## [Texto extraído]
Las cualidades del montero

Componer el campo, saber contenerse y sacarle el partido a un puesto de montería son algunas de las cualidades que debe poseer un montero de los de verdad, además de respetar los valores que representan a esta modalidad tan tradicional. ¿Será esta la clave del éxito? Lo narrado por el autor de esta crónica en las siguientes líneas así lo demuestra.

Mi amigo Jesús del Campo le había comprado la famosa finca de Cebrián al no menos famoso torero Espartaco un par de años antes y ya decidió que era hora de darle a aquello un “meneo” con las lógicas limitaciones de quien quiere mejorar la calidad de las reses, ya de por sí buena cuando la dejó el diestro, como teníamos más que visto al transcurrir el carril de acceso a La Loma de la Higuera por la linde durante varios kilómetros.

## [Tarea planteada 1]
Cita literalmente todo el pasaje de la crónica sobre el montero que va desde "Mi amigo Jesús" hasta "durante varios kilómetros.".
## [Tarea planteada 2]
Responde a estas preguntas según la crónica sobre el montero:
(a) ¿Qué tres cualidades de un montero de verdad se nombran al principio?
(b) ¿A quién le había comprado Jesús del Campo la finca de Cebrián?
(c) ¿Cuánto tiempo antes se había hecho esa compra?
Los datos que vienen a continuación proceden de otra fuente.

## [Datos proporcionados]
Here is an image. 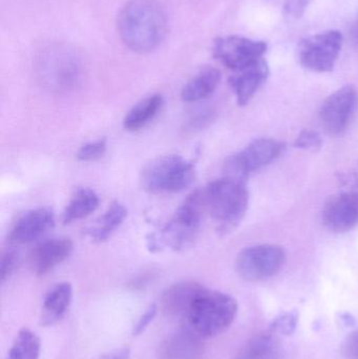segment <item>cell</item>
<instances>
[{"label": "cell", "mask_w": 358, "mask_h": 359, "mask_svg": "<svg viewBox=\"0 0 358 359\" xmlns=\"http://www.w3.org/2000/svg\"><path fill=\"white\" fill-rule=\"evenodd\" d=\"M118 32L126 48L146 54L159 48L167 34V17L156 0H130L118 15Z\"/></svg>", "instance_id": "1"}, {"label": "cell", "mask_w": 358, "mask_h": 359, "mask_svg": "<svg viewBox=\"0 0 358 359\" xmlns=\"http://www.w3.org/2000/svg\"><path fill=\"white\" fill-rule=\"evenodd\" d=\"M203 190L191 192L172 219L162 229L149 234L146 246L151 252L182 251L195 244L205 215Z\"/></svg>", "instance_id": "2"}, {"label": "cell", "mask_w": 358, "mask_h": 359, "mask_svg": "<svg viewBox=\"0 0 358 359\" xmlns=\"http://www.w3.org/2000/svg\"><path fill=\"white\" fill-rule=\"evenodd\" d=\"M203 194L206 212L222 233L235 229L247 212L249 192L246 182L224 177L208 184Z\"/></svg>", "instance_id": "3"}, {"label": "cell", "mask_w": 358, "mask_h": 359, "mask_svg": "<svg viewBox=\"0 0 358 359\" xmlns=\"http://www.w3.org/2000/svg\"><path fill=\"white\" fill-rule=\"evenodd\" d=\"M237 313V303L231 295L206 288L195 302L185 326L207 339L228 329Z\"/></svg>", "instance_id": "4"}, {"label": "cell", "mask_w": 358, "mask_h": 359, "mask_svg": "<svg viewBox=\"0 0 358 359\" xmlns=\"http://www.w3.org/2000/svg\"><path fill=\"white\" fill-rule=\"evenodd\" d=\"M195 178V162L168 155L149 162L141 172V185L153 194H177L191 187Z\"/></svg>", "instance_id": "5"}, {"label": "cell", "mask_w": 358, "mask_h": 359, "mask_svg": "<svg viewBox=\"0 0 358 359\" xmlns=\"http://www.w3.org/2000/svg\"><path fill=\"white\" fill-rule=\"evenodd\" d=\"M285 144L270 138H260L250 142L243 151L231 156L225 162V177L247 181L250 175L273 163L283 154Z\"/></svg>", "instance_id": "6"}, {"label": "cell", "mask_w": 358, "mask_h": 359, "mask_svg": "<svg viewBox=\"0 0 358 359\" xmlns=\"http://www.w3.org/2000/svg\"><path fill=\"white\" fill-rule=\"evenodd\" d=\"M286 261L285 251L275 245H256L243 249L235 262L237 271L248 282H262L277 276Z\"/></svg>", "instance_id": "7"}, {"label": "cell", "mask_w": 358, "mask_h": 359, "mask_svg": "<svg viewBox=\"0 0 358 359\" xmlns=\"http://www.w3.org/2000/svg\"><path fill=\"white\" fill-rule=\"evenodd\" d=\"M344 38L338 31H327L305 38L298 44V60L305 69L328 73L334 69Z\"/></svg>", "instance_id": "8"}, {"label": "cell", "mask_w": 358, "mask_h": 359, "mask_svg": "<svg viewBox=\"0 0 358 359\" xmlns=\"http://www.w3.org/2000/svg\"><path fill=\"white\" fill-rule=\"evenodd\" d=\"M267 44L242 36H225L214 41V57L227 69L242 71L262 60Z\"/></svg>", "instance_id": "9"}, {"label": "cell", "mask_w": 358, "mask_h": 359, "mask_svg": "<svg viewBox=\"0 0 358 359\" xmlns=\"http://www.w3.org/2000/svg\"><path fill=\"white\" fill-rule=\"evenodd\" d=\"M358 95L354 86H343L330 95L321 107L319 118L326 132L338 135L344 132L357 109Z\"/></svg>", "instance_id": "10"}, {"label": "cell", "mask_w": 358, "mask_h": 359, "mask_svg": "<svg viewBox=\"0 0 358 359\" xmlns=\"http://www.w3.org/2000/svg\"><path fill=\"white\" fill-rule=\"evenodd\" d=\"M54 226L55 213L52 209L48 207L32 209L23 213L15 222L6 241L8 244L17 246L29 244L46 236Z\"/></svg>", "instance_id": "11"}, {"label": "cell", "mask_w": 358, "mask_h": 359, "mask_svg": "<svg viewBox=\"0 0 358 359\" xmlns=\"http://www.w3.org/2000/svg\"><path fill=\"white\" fill-rule=\"evenodd\" d=\"M205 289L203 285L191 280L172 285L162 295V311L168 318L181 320L185 324L195 302Z\"/></svg>", "instance_id": "12"}, {"label": "cell", "mask_w": 358, "mask_h": 359, "mask_svg": "<svg viewBox=\"0 0 358 359\" xmlns=\"http://www.w3.org/2000/svg\"><path fill=\"white\" fill-rule=\"evenodd\" d=\"M324 225L332 232L344 233L358 225V198L340 191L324 205Z\"/></svg>", "instance_id": "13"}, {"label": "cell", "mask_w": 358, "mask_h": 359, "mask_svg": "<svg viewBox=\"0 0 358 359\" xmlns=\"http://www.w3.org/2000/svg\"><path fill=\"white\" fill-rule=\"evenodd\" d=\"M73 249V242L67 238H48L39 243L29 255L32 271L44 276L69 259Z\"/></svg>", "instance_id": "14"}, {"label": "cell", "mask_w": 358, "mask_h": 359, "mask_svg": "<svg viewBox=\"0 0 358 359\" xmlns=\"http://www.w3.org/2000/svg\"><path fill=\"white\" fill-rule=\"evenodd\" d=\"M204 339L184 326L162 341L158 355L159 359H200L205 350Z\"/></svg>", "instance_id": "15"}, {"label": "cell", "mask_w": 358, "mask_h": 359, "mask_svg": "<svg viewBox=\"0 0 358 359\" xmlns=\"http://www.w3.org/2000/svg\"><path fill=\"white\" fill-rule=\"evenodd\" d=\"M268 77L269 67L264 58L247 69L235 72L229 78V84L237 97V104H248Z\"/></svg>", "instance_id": "16"}, {"label": "cell", "mask_w": 358, "mask_h": 359, "mask_svg": "<svg viewBox=\"0 0 358 359\" xmlns=\"http://www.w3.org/2000/svg\"><path fill=\"white\" fill-rule=\"evenodd\" d=\"M282 356L281 339L270 329L250 337L233 359H282Z\"/></svg>", "instance_id": "17"}, {"label": "cell", "mask_w": 358, "mask_h": 359, "mask_svg": "<svg viewBox=\"0 0 358 359\" xmlns=\"http://www.w3.org/2000/svg\"><path fill=\"white\" fill-rule=\"evenodd\" d=\"M73 299V287L69 283L55 285L46 293L42 305L40 323L42 326H53L67 313Z\"/></svg>", "instance_id": "18"}, {"label": "cell", "mask_w": 358, "mask_h": 359, "mask_svg": "<svg viewBox=\"0 0 358 359\" xmlns=\"http://www.w3.org/2000/svg\"><path fill=\"white\" fill-rule=\"evenodd\" d=\"M221 81V73L216 67H204L195 77L191 78L181 93L184 102H199L214 94Z\"/></svg>", "instance_id": "19"}, {"label": "cell", "mask_w": 358, "mask_h": 359, "mask_svg": "<svg viewBox=\"0 0 358 359\" xmlns=\"http://www.w3.org/2000/svg\"><path fill=\"white\" fill-rule=\"evenodd\" d=\"M128 215V209L124 205L113 203L97 219L95 225L85 230V236L94 243L105 242L124 223Z\"/></svg>", "instance_id": "20"}, {"label": "cell", "mask_w": 358, "mask_h": 359, "mask_svg": "<svg viewBox=\"0 0 358 359\" xmlns=\"http://www.w3.org/2000/svg\"><path fill=\"white\" fill-rule=\"evenodd\" d=\"M163 97L159 94L151 95L142 99L126 114L123 126L128 132H138L149 126L163 107Z\"/></svg>", "instance_id": "21"}, {"label": "cell", "mask_w": 358, "mask_h": 359, "mask_svg": "<svg viewBox=\"0 0 358 359\" xmlns=\"http://www.w3.org/2000/svg\"><path fill=\"white\" fill-rule=\"evenodd\" d=\"M100 200L98 194L88 187L76 190L63 211L62 222L64 225L85 219L98 209Z\"/></svg>", "instance_id": "22"}, {"label": "cell", "mask_w": 358, "mask_h": 359, "mask_svg": "<svg viewBox=\"0 0 358 359\" xmlns=\"http://www.w3.org/2000/svg\"><path fill=\"white\" fill-rule=\"evenodd\" d=\"M39 337L27 328L21 329L8 351V359H39Z\"/></svg>", "instance_id": "23"}, {"label": "cell", "mask_w": 358, "mask_h": 359, "mask_svg": "<svg viewBox=\"0 0 358 359\" xmlns=\"http://www.w3.org/2000/svg\"><path fill=\"white\" fill-rule=\"evenodd\" d=\"M107 142L105 139L85 143L80 147L77 153V158L82 162H95L103 158L106 153Z\"/></svg>", "instance_id": "24"}, {"label": "cell", "mask_w": 358, "mask_h": 359, "mask_svg": "<svg viewBox=\"0 0 358 359\" xmlns=\"http://www.w3.org/2000/svg\"><path fill=\"white\" fill-rule=\"evenodd\" d=\"M322 145H323V139H322L321 135L311 130H305L301 132L294 142V147L296 149L308 151H319L321 149Z\"/></svg>", "instance_id": "25"}, {"label": "cell", "mask_w": 358, "mask_h": 359, "mask_svg": "<svg viewBox=\"0 0 358 359\" xmlns=\"http://www.w3.org/2000/svg\"><path fill=\"white\" fill-rule=\"evenodd\" d=\"M340 191L358 198V163L338 177Z\"/></svg>", "instance_id": "26"}, {"label": "cell", "mask_w": 358, "mask_h": 359, "mask_svg": "<svg viewBox=\"0 0 358 359\" xmlns=\"http://www.w3.org/2000/svg\"><path fill=\"white\" fill-rule=\"evenodd\" d=\"M311 1L312 0H283L282 8L284 17L290 21L300 19L306 12Z\"/></svg>", "instance_id": "27"}, {"label": "cell", "mask_w": 358, "mask_h": 359, "mask_svg": "<svg viewBox=\"0 0 358 359\" xmlns=\"http://www.w3.org/2000/svg\"><path fill=\"white\" fill-rule=\"evenodd\" d=\"M298 316L296 313H284L280 318H275L273 323L271 330L281 334H290L296 329Z\"/></svg>", "instance_id": "28"}, {"label": "cell", "mask_w": 358, "mask_h": 359, "mask_svg": "<svg viewBox=\"0 0 358 359\" xmlns=\"http://www.w3.org/2000/svg\"><path fill=\"white\" fill-rule=\"evenodd\" d=\"M19 257L18 253L14 250H8L4 253L1 259V271H0V278L1 282L4 283L16 270L18 266Z\"/></svg>", "instance_id": "29"}, {"label": "cell", "mask_w": 358, "mask_h": 359, "mask_svg": "<svg viewBox=\"0 0 358 359\" xmlns=\"http://www.w3.org/2000/svg\"><path fill=\"white\" fill-rule=\"evenodd\" d=\"M158 308L156 305L149 306V309L144 312L143 316H141V318H139L138 323H137L136 326L134 327V331H132V334L139 335L147 328L149 324L153 322V318L157 316Z\"/></svg>", "instance_id": "30"}, {"label": "cell", "mask_w": 358, "mask_h": 359, "mask_svg": "<svg viewBox=\"0 0 358 359\" xmlns=\"http://www.w3.org/2000/svg\"><path fill=\"white\" fill-rule=\"evenodd\" d=\"M343 353L347 359H358V330L347 337L343 345Z\"/></svg>", "instance_id": "31"}, {"label": "cell", "mask_w": 358, "mask_h": 359, "mask_svg": "<svg viewBox=\"0 0 358 359\" xmlns=\"http://www.w3.org/2000/svg\"><path fill=\"white\" fill-rule=\"evenodd\" d=\"M130 355V350L128 348H122V349L116 350L111 353L106 354L101 359H128Z\"/></svg>", "instance_id": "32"}, {"label": "cell", "mask_w": 358, "mask_h": 359, "mask_svg": "<svg viewBox=\"0 0 358 359\" xmlns=\"http://www.w3.org/2000/svg\"><path fill=\"white\" fill-rule=\"evenodd\" d=\"M353 36H354L355 42L358 43V21L357 25H355L354 31H353Z\"/></svg>", "instance_id": "33"}]
</instances>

## [Solución 1]
Mi amigo Jesús del Campo le había comprado la famosa finca de Cebrián al no menos famoso torero Espartaco un par de años antes y ya decidió que era hora de darle a aquello un “meneo” con las lógicas limitaciones de quien quiere mejorar la calidad de las reses, ya de por sí buena cuando la dejó el diestro, como teníamos más que visto al transcurrir el carril de acceso a La Loma de la Higuera por la linde durante varios kilómetros.

## [Solución 2]
(a) Componer el campo, saber contenerse y sacarle el partido a un puesto de montería.
(b) Al torero Espartaco.
(c) Un par de años antes.